The ban on visits to retirement homes will be lifted on October 1, Minister of Health and Social Affairs Lena Hallengren announced at a press conference, amid a decline in the epidemic since June.
“We are in a pandemic which is still in progress” but “I now want everyone to take their responsibilities”, she said.
Of the roughly 3,400 deaths recorded between January and May, nearly half were in facilities for the elderly. The minister recognized at the end of April “a failure for the whole of society”.
The heavy toll in retirement homes has been controversial and many have pointed to the working conditions of staff, often unskilled workers, hired on precarious contracts.

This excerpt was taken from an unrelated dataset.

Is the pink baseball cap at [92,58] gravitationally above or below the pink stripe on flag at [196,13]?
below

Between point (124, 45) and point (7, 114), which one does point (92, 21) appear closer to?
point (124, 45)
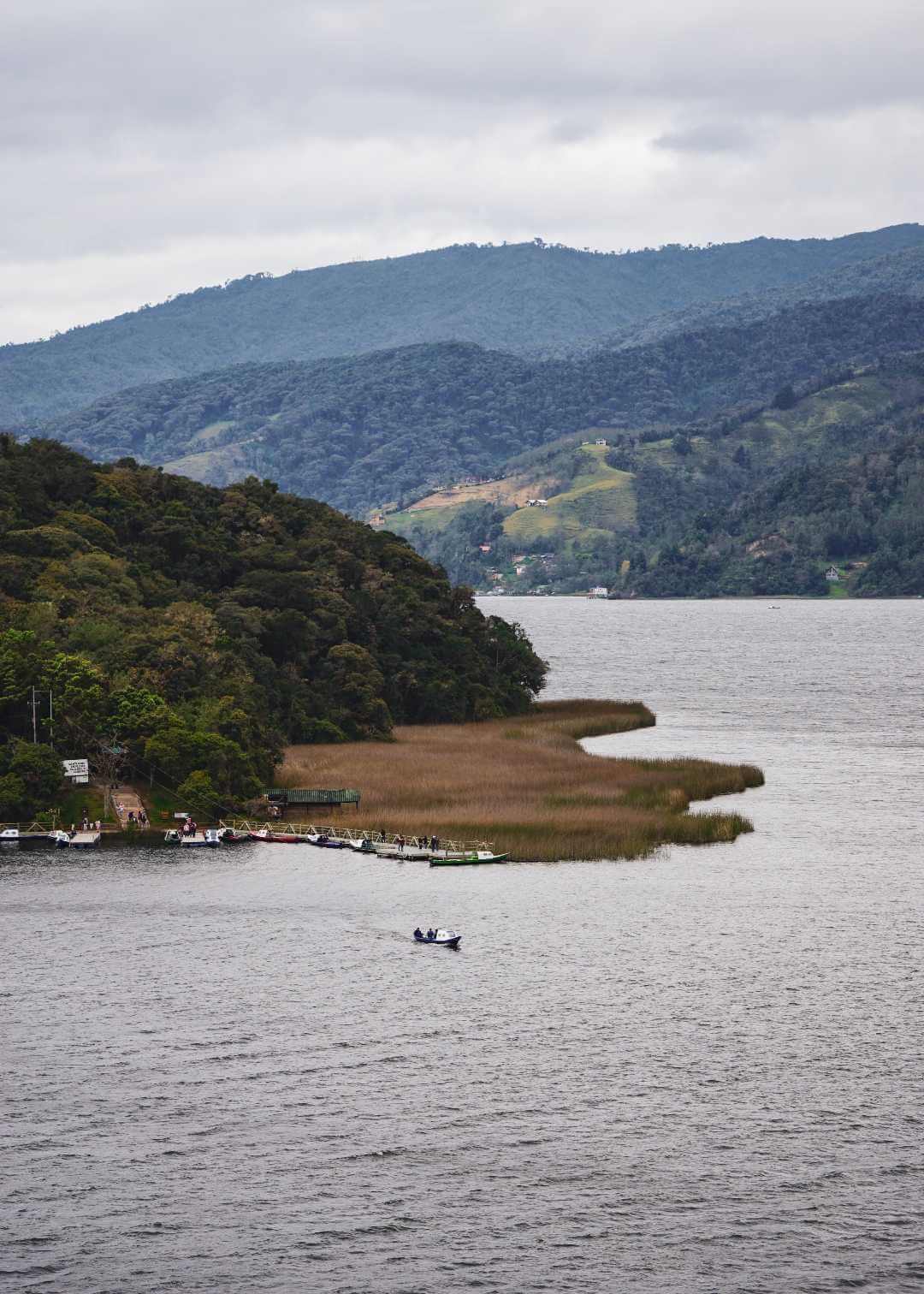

Employees who therefore do not receive their salary if they stay at home for mild symptoms as the instructions would like.
The government announced in May that it wanted to recruit up to 10,000 additional people to improve care for the elderly.
Unlike most European countries, Sweden has never confined its population, and called on everyone to be responsible: physical distancing, strict application of hygiene rules, isolation in case of symptoms. Wearing a mask is neither compulsory nor recommended.
The Nordic country has to date recorded 87,345 cases of COVID-19 on its soil, including 5,851 fatalities, one of the highest tolls in the world compared to its population.
But data for Sweden has been down sharply since June, when much of Europe has faced a surge in new cases in recent weeks.